Report the number of lines in the data below where the string "Management" shows up, and only that number.

## Records supplied:

Segment Open

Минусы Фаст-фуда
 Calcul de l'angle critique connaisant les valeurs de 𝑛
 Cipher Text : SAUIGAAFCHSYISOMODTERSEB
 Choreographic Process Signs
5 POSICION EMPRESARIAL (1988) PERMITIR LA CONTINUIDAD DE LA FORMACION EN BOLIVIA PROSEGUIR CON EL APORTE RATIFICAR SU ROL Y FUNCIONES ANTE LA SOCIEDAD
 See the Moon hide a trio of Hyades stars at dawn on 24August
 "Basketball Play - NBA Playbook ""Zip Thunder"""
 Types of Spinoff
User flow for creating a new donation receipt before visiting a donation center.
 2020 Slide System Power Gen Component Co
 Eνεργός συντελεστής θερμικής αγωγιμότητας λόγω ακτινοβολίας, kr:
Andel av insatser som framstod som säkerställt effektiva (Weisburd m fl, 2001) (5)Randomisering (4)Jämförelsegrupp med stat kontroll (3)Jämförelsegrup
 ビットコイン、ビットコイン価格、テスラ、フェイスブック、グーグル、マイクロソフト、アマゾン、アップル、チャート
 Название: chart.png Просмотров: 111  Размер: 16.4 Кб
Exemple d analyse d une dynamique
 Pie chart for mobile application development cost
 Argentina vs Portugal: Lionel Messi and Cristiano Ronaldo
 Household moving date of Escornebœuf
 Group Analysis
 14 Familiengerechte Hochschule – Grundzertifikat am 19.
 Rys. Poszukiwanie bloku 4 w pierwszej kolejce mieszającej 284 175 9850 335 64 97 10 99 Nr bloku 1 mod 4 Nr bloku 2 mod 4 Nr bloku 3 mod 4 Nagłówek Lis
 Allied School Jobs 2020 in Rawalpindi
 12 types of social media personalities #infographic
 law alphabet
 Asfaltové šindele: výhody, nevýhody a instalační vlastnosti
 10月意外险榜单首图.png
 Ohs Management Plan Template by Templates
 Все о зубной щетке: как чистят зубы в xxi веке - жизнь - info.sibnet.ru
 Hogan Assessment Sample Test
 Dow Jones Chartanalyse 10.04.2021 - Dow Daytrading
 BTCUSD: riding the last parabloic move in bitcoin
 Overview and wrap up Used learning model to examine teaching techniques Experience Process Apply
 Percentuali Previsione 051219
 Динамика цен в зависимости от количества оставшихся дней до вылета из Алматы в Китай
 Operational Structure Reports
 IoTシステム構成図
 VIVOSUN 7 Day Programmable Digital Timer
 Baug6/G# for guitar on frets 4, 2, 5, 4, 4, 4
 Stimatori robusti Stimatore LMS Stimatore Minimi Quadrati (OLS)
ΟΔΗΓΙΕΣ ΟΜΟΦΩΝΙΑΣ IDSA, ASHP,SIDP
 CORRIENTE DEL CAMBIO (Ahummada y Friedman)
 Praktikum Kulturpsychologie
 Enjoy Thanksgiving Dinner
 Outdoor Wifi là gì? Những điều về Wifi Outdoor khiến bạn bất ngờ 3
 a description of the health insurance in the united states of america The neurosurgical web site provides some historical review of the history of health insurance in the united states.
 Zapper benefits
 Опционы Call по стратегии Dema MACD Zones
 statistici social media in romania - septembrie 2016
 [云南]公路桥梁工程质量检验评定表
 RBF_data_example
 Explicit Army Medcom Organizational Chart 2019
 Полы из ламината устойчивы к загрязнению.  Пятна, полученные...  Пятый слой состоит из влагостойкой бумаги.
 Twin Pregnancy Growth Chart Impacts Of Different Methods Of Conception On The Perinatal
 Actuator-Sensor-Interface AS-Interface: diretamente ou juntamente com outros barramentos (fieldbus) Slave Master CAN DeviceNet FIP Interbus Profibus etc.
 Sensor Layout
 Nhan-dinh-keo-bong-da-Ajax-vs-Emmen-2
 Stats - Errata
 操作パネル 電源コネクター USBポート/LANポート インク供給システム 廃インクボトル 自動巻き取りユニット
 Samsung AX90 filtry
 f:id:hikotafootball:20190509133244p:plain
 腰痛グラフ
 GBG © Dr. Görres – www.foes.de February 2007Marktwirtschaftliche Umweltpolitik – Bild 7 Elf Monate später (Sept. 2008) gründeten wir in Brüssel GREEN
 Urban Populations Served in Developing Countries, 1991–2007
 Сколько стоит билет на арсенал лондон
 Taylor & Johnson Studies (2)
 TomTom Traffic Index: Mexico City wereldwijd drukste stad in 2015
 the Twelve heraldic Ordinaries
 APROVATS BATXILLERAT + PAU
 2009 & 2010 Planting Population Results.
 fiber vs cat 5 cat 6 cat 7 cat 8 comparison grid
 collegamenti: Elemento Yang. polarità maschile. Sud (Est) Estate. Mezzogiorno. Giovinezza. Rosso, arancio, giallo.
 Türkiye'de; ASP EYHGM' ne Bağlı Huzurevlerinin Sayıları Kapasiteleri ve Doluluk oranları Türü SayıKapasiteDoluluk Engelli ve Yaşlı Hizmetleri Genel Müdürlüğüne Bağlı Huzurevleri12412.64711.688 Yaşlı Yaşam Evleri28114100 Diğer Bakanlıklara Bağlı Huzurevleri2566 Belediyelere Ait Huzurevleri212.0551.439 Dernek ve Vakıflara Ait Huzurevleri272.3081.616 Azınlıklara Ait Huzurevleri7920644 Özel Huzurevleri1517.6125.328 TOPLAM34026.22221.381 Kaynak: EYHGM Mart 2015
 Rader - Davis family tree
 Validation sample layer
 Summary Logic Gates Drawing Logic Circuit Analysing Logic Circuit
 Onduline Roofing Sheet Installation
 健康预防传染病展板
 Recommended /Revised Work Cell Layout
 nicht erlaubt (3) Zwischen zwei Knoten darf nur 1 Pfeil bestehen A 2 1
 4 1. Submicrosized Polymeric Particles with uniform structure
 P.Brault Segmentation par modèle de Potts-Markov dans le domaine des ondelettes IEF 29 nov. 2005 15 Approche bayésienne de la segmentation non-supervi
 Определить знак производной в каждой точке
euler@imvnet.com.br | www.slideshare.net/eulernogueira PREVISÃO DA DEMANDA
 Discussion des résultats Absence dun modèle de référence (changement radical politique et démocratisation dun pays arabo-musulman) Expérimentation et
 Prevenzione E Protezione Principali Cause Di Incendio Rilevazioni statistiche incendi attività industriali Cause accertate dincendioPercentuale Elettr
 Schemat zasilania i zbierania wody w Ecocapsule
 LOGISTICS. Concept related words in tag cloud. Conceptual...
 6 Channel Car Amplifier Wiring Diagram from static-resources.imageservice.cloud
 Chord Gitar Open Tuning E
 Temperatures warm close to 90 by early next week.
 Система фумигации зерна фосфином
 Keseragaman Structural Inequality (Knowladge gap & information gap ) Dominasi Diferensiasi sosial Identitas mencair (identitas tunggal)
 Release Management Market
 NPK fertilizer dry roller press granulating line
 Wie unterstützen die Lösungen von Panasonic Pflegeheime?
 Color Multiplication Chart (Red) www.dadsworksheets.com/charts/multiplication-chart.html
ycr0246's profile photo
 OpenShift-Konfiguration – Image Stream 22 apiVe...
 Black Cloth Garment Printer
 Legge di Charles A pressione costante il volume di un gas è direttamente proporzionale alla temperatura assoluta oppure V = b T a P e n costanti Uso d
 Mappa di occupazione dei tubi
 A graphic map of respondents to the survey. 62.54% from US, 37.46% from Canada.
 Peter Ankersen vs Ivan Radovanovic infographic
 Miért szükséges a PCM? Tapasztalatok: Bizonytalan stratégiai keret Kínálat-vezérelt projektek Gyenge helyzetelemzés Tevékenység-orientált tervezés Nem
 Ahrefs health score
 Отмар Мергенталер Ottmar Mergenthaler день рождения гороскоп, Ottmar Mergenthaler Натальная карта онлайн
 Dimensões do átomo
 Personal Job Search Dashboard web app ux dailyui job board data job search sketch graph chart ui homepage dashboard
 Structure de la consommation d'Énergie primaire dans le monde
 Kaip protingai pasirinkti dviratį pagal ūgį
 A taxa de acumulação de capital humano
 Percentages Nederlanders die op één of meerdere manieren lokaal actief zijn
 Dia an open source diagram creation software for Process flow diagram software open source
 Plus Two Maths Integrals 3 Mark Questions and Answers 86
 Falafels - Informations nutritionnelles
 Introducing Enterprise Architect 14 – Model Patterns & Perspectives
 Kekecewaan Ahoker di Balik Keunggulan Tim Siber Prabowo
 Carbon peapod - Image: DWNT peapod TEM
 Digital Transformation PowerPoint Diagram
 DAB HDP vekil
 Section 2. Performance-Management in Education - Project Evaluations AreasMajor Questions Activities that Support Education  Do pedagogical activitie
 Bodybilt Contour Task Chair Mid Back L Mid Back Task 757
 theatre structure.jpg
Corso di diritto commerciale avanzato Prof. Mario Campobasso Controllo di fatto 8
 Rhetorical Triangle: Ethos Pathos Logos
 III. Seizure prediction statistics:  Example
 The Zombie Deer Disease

Segment Closed

## Solution to the exercise:
3